Un amis ma fillé hier son vieux PowerBook G4 alu ( mon premier mac <3 ), tout marche sauf le DD (</3).
En effet, quand je l'allume ( avec rien dans le lecteur disque ), l'écran devient gris et un logo apparait au milieu: un ficher avec un "?" et l'image du finder en alterné :mouais:.
J'essaie alors de mettre un CD d'installation, mais au moment ou il me demande de choisir un emplacement pour l'installation, il n'y a aucun volume !!

Alors, problème de DD mort ? La version du disque d'installation ( pirate :s) ?
Enfin, si c'est un problème de disque dur, avec quoi le remplacer, un IDE ? SATA ?.

Voila j'ai exposé le problème, et malgré plusieurs sites visités je tourne en rond :rose:!

Merci


----------



## iMacounet (23 Avril 2010)

Si tu as l'icône du finder qui clignote, ton dd est mort. Et un cd pirate de OS X  c'est pas bien, trouve un orginal ! de 10.3 ou 10.4 
le dd est en ide

va sur sterpin.net tu trouvera la procédure de démontage.
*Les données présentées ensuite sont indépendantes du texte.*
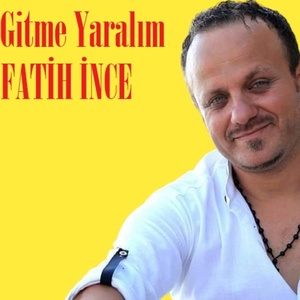 Обложка для Fatih İnce - Gitme Yaralım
http://www.sterpin.net/dossiers.htm


----------



## oleo (23 Avril 2010)

Erf, je m'y attendais un peu 
En tout cas merci de m'avoir repondus aussi vite et aussi bien 

Un dernière question, le DD IDE, c'est un 2.5" ?


----------



## Andre_Sterpin (20 Mai 2010)

Un 3,5 pouces ne rentrera qu'au burin


----------